~3~
スっと、それまで静観していた男が成宮にナイフを差し出した。反対側の手には拳銃を成宮に向けたまま、早く受け取れと促す。一拍置いてそれを手に取れば、男はニヤリと嫌な笑みを浮かべた。
「小僧とも知り合いなら丁度いい。——どちらか選べ。そして斬れ」
「……は?」
は?
何を言ってるのだこの男は。馬鹿だ馬鹿だと思ってはいたが、ここまでだとは正直思っていなかった。切る。切るということは傷害事件か。事件慣れした頭があまりの馬鹿らしさにそんな答えを叩き出した。成宮も戸惑っている様子だ。まぁ、それもそうだろう。いきなり呼び出されて、知り合いが二人いて、どっちかを斬れと抜かしやがる阿呆がいて。冷静に考えなくても茶番としか言い様がない。
「そんなもん、選べるわけ……」
「ないよな、そうだよな。だが選べ。自分の代わりに……自分の手によって傷付くお友達を」
一度精神科にかかることをオススメする。そのレベルのイカれ様だ。チラリと横目で少女を見ると、彼女はもはや顔面蒼白で声も出ないようだった。仕方がないので、代わりに口を開く。
「なにボヤボヤしてんの」
湊の言葉に、弾かれたように成宮はこちらを見た。
「片や身内、片やただのクラスメイト。考えるまでもなく、ボクを斬るところでしょ」
そらさぬ瞳でそう言うと、彼はイヤイヤをする子供のように頭を振った。いくら事件慣れしているとはいえ、修羅場経験は低いのだろう。当たり前だ。彼は『一般人』なのだから。
「違う!」
やっと出した声は、掠れていた。
「代わりなんて居ないんだ。そうじゃない。ただオレが、家族も友達も傷付けたくないって言ってんだよ!」
は?
本日二度目の『は?』である。彼は今何と言った? 『友達』? 誰と誰がだろうか。少女と成宮か? いや、彼は彼女を指して『家族』と言った。ならば……ならばこの場合の『友達』とは?
湊に『友達』は居ない。作れない。まだ『あの計画』の人間が全て捕まった訳では無いのだ。犠牲は自分一人で充分だ。いざとなれば、自分に繋がる全てを切って逃げようとさえ思っている。そんな自分を指して、『友達』? あまりにも笑えない冗談だ。
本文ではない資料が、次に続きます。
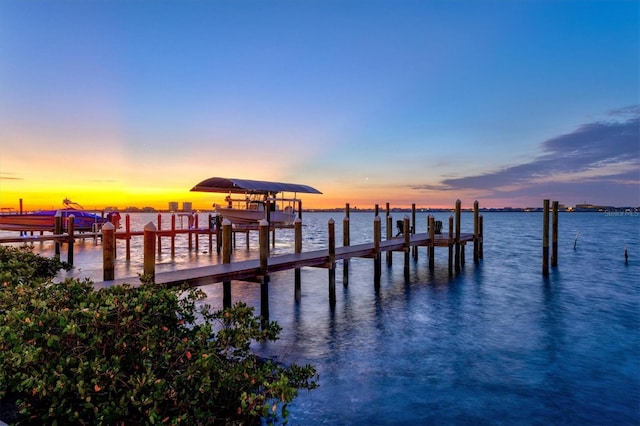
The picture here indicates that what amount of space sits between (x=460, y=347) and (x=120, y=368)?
9326 millimetres

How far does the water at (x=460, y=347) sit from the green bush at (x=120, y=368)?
3.16m

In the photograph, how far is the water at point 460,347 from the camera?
25.0ft

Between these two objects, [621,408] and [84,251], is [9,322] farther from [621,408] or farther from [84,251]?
[84,251]

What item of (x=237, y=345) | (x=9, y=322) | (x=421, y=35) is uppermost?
(x=421, y=35)

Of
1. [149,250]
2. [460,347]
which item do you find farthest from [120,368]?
[460,347]

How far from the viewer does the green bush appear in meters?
3.71

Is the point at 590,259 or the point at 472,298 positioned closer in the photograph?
the point at 472,298

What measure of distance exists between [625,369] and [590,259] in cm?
2542

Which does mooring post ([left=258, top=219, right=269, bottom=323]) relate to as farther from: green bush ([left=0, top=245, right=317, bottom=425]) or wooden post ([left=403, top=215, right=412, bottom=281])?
wooden post ([left=403, top=215, right=412, bottom=281])

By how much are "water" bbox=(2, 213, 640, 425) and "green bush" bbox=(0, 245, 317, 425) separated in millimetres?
3165

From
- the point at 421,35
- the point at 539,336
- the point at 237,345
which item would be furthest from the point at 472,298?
the point at 237,345

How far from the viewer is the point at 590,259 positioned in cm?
3139

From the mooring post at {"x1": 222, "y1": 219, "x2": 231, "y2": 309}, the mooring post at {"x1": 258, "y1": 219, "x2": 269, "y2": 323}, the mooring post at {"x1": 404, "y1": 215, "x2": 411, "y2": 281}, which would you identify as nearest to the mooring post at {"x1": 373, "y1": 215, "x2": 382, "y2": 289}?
the mooring post at {"x1": 404, "y1": 215, "x2": 411, "y2": 281}

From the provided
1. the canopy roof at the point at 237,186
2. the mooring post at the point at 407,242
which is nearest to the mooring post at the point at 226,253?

成宮は何かを考え込んでいるようだった。そして、何かを決意した顔でこちらへ向かってくる。やれやれやっとか、と思うのと同時に片耳に付けていたイヤホンから静かな声が聞こえた。
『ロキくん、突入準備、完了しました』
警察側の準備は整った。あとは成宮がどう出るかだ。
「じんくん?」
弱々しい少女の声に弱く笑い返し、二人の前で一度止まり、ゆっくりと、ゆっくりと、湊の方へやってくる。
「じんくん!」
少女が叫ぶ。
「片桐、信じてるからな」
そう言って下ろされた先にあったのはロープの結び目。バッツンと音がして縄が切れたことを確認し、湊はニヤリと笑った。
「流石は野生児。タイミングぴったり」
「警察だ! 全員そのまま動くな!」
片桐を含めた捜査一課の面々がなだれ込んでくる。突然の警察介入に、安心した様子の成宮とは違い男は酷く狼狽えていた。
「なっ……!? こんなに早く!?」
拳銃を手放そうとしているが、強ばっているのか男の手から離れることはなかった。その間に距離を一気に詰めた片桐が男の腕を捻りあげる。
「午前十一時六分、現逮!」
ああ、いつ聞いても惚れ惚れするバリトンボイス。片桐のその姿が湊が大好きなことをおそらく本人は知らないだろう。言ったこともない。